Ausgangstext.
# Dark Base 700 Custom für besseren Airflow vom Top-Radiator



## Dirty87Harry (16. Februar 2020)

*Dark Base 700 Custom für besseren Airflow vom Top-Radiator*

Habe mir eine Glasplatte anfertigen lassen und oben auf das Gehäuse gesetzt Gummi gelagert Wo Ich den Deckel aufgeschnitten hatte um besser die Abwärme vom Radiator abzuführen.


----------



## Einwegkartoffel (16. Februar 2020)

*AW: Dark Base 700 Custom für besseren Airflow vom Top-Radiator*

Hat es sich denn auch gelohnt?


----------



## Dirty87Harry (16. Februar 2020)

*AW: Dark Base 700 Custom für besseren Airflow vom Top-Radiator*

Ja 5-10 grad im Schnitt Kühler


----------



## xlOrDsNaKex (29. April 2020)

Hammer! Gute Arbeit. Wie hast du das Blech rausgetrennt?


----------



## Dirty87Harry (29. April 2020)

Hallo,

den Deckel ausbauen, mit Tapezierklebeband alles abkleben, die Glasplatte drauf halten die 4 Bohrungen anzeichnen, ausmessen, anzeichnen die 4 Ecken vorbohren dann mit dem Winkelschneider ausschneiden, den Grad mit der Pfeile entfernen und alles Silberne nach lackieren.

5 mm Gummi Unterlegscheiben M5
M5 schrauben ca. 30 mm 
M5 Sicherheits Muttern

die Löcher im Deckel am besten auf M6 aufbohren dann hat etwas Spielraum.

Mit dem Winkelschneider aufpassen das Zieht sich ist weich wie Butter.

Ich hoffe Ich konnte dir behilflich sein.


----------



## Dirty87Harry (4. Januar 2021)

Bessere Kühlung


----------



## Dirty87Harry (6. Juni 2022)

Man könnte sogar noch einen zweiten 140er unten  montieren Leider sind die Anschlüsse vom Mainboard im weg  ca. 1 cm müsste die Lüfter montage richtung Scheibe Wandern


----------

Gestellte Aufgabe 1. Um wie viel Grad ist es laut dem Forenthread nach dem Umbau im Schnitt kühler geworden?
Gestellte Aufgabe 2. Schreibe aus dem Forenthread die Stelle ab, die mit den Worten „den Deckel ausbauen, mit“ beginnt, und hör nach „weich wie Butter.“ auf.
Die Daten stammen aus einer anderen Quelle.

Verfügbare Daten.
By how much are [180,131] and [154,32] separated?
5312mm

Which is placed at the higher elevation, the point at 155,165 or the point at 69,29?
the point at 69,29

Schriftliche Antwort 1. Im Schnitt 5 bis 10 Grad kühler.

Schriftliche Antwort 2.
den Deckel ausbauen, mit Tapezierklebeband alles abkleben, die Glasplatte drauf halten die 4 Bohrungen anzeichnen, ausmessen, anzeichnen die 4 Ecken vorbohren dann mit dem Winkelschneider ausschneiden, den Grad mit der Pfeile entfernen und alles Silberne nach lackieren.

5 mm Gummi Unterlegscheiben M5
M5 schrauben ca. 30 mm 
M5 Sicherheits Muttern

die Löcher im Deckel am besten auf M6 aufbohren dann hat etwas Spielraum.

Mit dem Winkelschneider aufpassen das Zieht sich ist weich wie Butter.